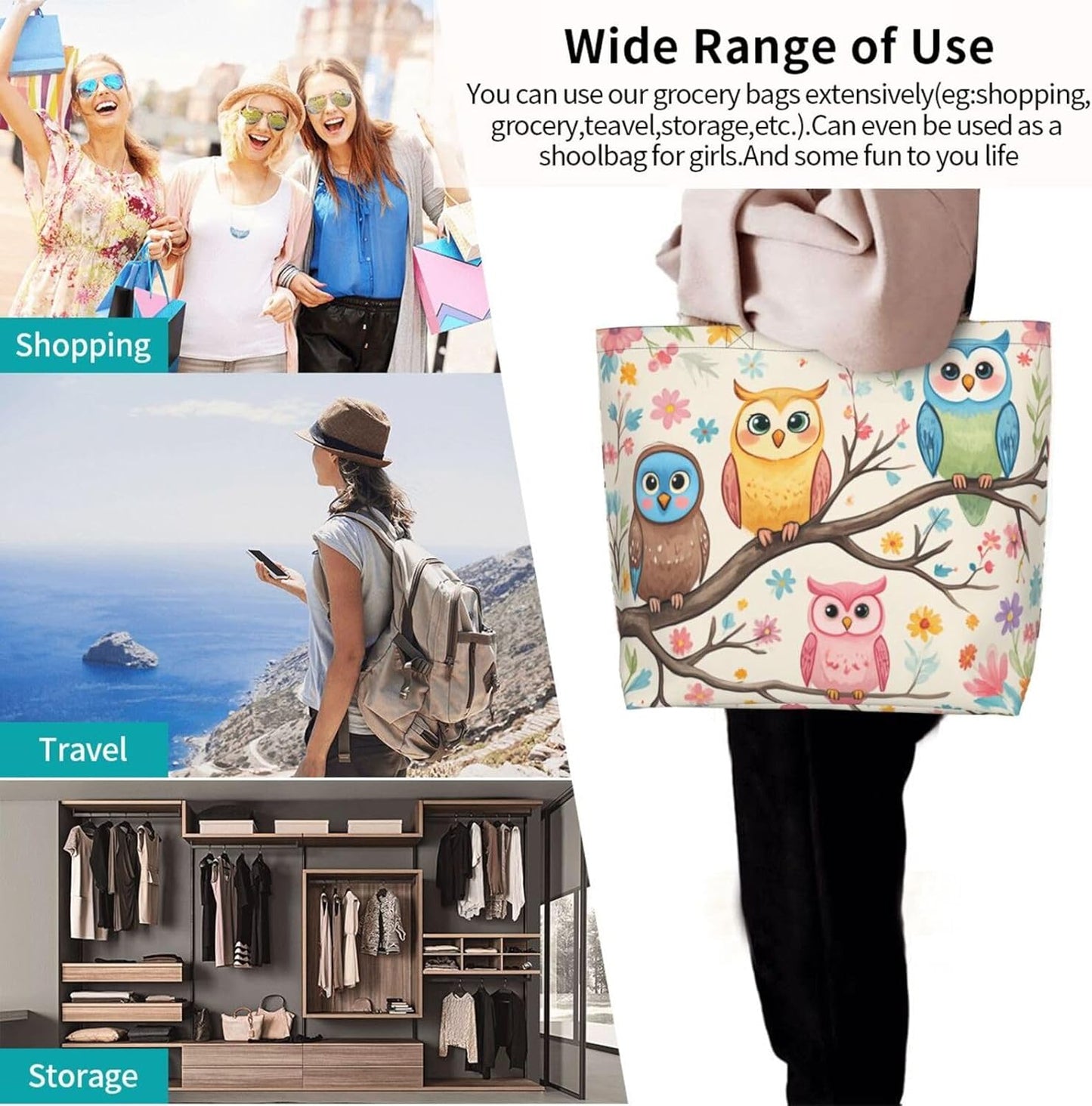 Tote Shoulder Bag Large Durable Reusable Eco-friendly Handbag Lightweight Stylish for Daily Use-19.7x15.7x5.9 Inch - Colors A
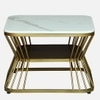 Metalhome Square Metal Nesting Coffee Table Set Gold Finish White Porcelain Top Set Of 2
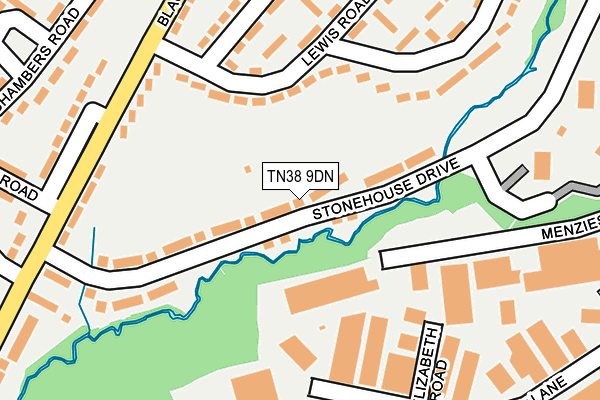 TN38 9DN map - OS OpenMap – Local (Ordnance Survey)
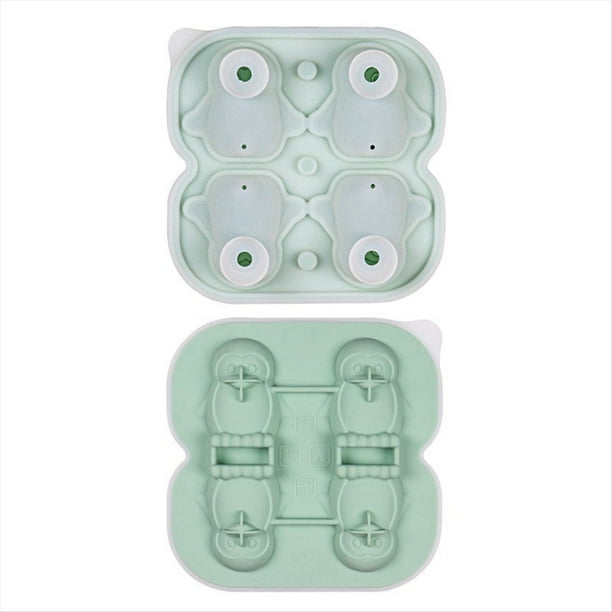 Molde para Cubitos de Hielo de PingüIno, Bandeja para Cubitos de Hielo con Formas Divertidas, Haga 4 Lindas Bolas de Hielo de PingüIno para Bebidas, CóCteles, Café Helado, Verde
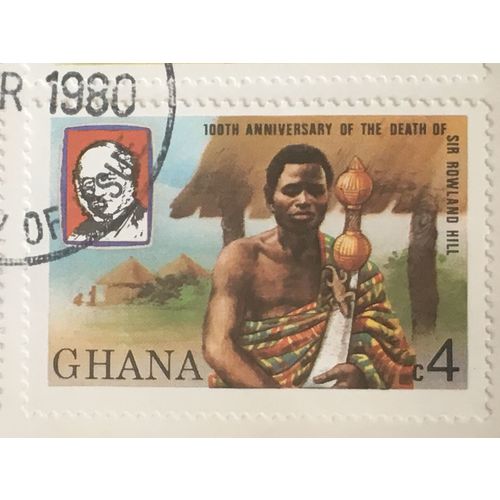 Ghana 1980 Rowland Hill C4 Chief Gold Ivory Staff Used SG892 Sc707 postage stamp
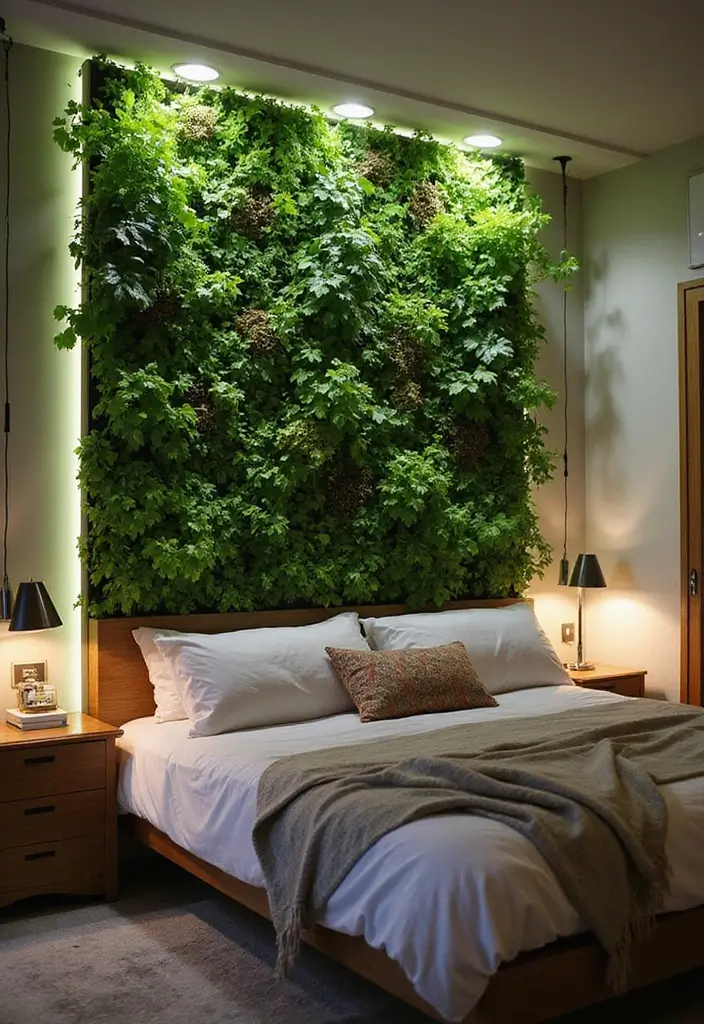 30 LED Strip Lighting Ideas Bedroom That Feel Futuristic - 26. Vertical Garden Highlight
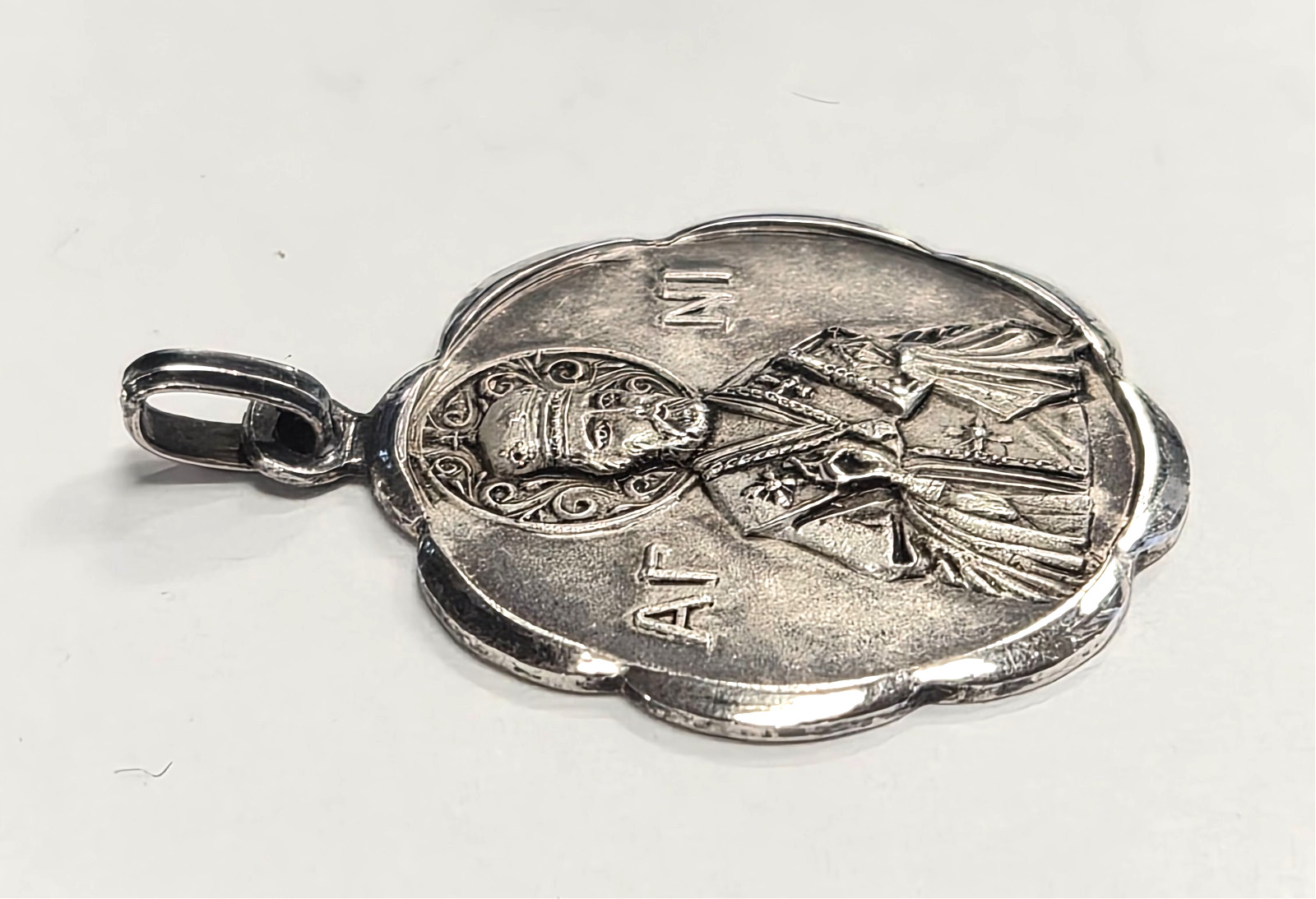 Antique Catholic 900 Sterling Silver Saint Joseph Medal / Pendant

========

*Task item*. Copy out the caption text of each record above, one line per record and word for word, with the pictures left out.

*Output of the task*.
 Tote Shoulder Bag Large Durable Reusable Eco-friendly Handbag Lightweight Stylish for Daily Use-19.7x15.7x5.9 Inch - Colors A
 Metalhome Square Metal Nesting Coffee Table Set Gold Finish White Porcelain Top Set Of 2
 TN38 9DN map - OS OpenMap – Local (Ordnance Survey)
 Molde para Cubitos de Hielo de PingüIno, Bandeja para Cubitos de Hielo con Formas Divertidas, Haga 4 Lindas Bolas de Hielo de PingüIno para Bebidas, CóCteles, Café Helado, Verde
 Ghana 1980 Rowland Hill C4 Chief Gold Ivory Staff Used SG892 Sc707 postage stamp
 30 LED Strip Lighting Ideas Bedroom That Feel Futuristic - 26. Vertical Garden Highlight
 Antique Catholic 900 Sterling Silver Saint Joseph Medal / Pendant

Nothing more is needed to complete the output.